= Assignment =
Of all the lines below, output only those starting at the one with "Já conferiu o" and ending at the one with "3D Videos Online / by BlueLightning 3D", both ends included, exactly as written.

= Input data =
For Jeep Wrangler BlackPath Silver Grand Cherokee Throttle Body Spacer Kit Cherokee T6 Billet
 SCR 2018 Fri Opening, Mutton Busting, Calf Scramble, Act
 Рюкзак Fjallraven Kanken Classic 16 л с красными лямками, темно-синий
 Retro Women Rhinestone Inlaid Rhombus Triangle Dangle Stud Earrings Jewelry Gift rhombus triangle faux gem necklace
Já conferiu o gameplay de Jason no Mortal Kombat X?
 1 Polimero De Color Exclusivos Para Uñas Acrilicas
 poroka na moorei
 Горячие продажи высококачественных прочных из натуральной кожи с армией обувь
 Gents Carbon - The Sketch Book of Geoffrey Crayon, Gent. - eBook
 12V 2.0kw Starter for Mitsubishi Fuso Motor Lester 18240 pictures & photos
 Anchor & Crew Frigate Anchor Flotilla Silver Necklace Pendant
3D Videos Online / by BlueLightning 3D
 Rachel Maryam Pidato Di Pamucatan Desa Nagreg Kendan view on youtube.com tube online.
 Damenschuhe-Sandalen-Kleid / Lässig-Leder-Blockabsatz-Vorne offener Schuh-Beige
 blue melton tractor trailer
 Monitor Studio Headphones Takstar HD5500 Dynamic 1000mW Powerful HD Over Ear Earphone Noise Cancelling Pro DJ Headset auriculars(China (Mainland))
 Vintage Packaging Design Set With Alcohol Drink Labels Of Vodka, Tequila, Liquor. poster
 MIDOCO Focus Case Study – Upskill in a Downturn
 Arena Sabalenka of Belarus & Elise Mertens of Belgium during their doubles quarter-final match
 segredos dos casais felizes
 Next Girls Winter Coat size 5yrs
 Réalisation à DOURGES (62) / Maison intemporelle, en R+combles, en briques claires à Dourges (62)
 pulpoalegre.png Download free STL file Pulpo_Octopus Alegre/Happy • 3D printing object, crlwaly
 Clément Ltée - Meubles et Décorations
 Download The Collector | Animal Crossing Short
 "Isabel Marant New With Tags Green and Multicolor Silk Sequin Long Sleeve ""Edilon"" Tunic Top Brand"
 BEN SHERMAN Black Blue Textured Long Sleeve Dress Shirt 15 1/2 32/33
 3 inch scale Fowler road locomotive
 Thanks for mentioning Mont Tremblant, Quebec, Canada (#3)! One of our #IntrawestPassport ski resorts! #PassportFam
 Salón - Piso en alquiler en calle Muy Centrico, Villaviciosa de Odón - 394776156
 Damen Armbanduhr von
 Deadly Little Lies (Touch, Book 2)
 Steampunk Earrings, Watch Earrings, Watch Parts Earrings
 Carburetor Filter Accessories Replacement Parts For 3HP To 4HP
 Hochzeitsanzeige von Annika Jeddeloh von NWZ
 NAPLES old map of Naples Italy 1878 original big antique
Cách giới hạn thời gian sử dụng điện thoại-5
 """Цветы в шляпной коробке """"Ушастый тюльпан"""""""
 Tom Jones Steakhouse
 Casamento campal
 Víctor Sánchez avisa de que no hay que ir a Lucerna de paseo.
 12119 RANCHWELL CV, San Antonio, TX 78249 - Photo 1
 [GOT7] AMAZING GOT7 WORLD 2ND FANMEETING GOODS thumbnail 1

= Result of the task =
Já conferiu o gameplay de Jason no Mortal Kombat X?
 1 Polimero De Color Exclusivos Para Uñas Acrilicas
 poroka na moorei
 Горячие продажи высококачественных прочных из натуральной кожи с армией обувь
 Gents Carbon - The Sketch Book of Geoffrey Crayon, Gent. - eBook
 12V 2.0kw Starter for Mitsubishi Fuso Motor Lester 18240 pictures & photos
 Anchor & Crew Frigate Anchor Flotilla Silver Necklace Pendant
3D Videos Online / by BlueLightning 3D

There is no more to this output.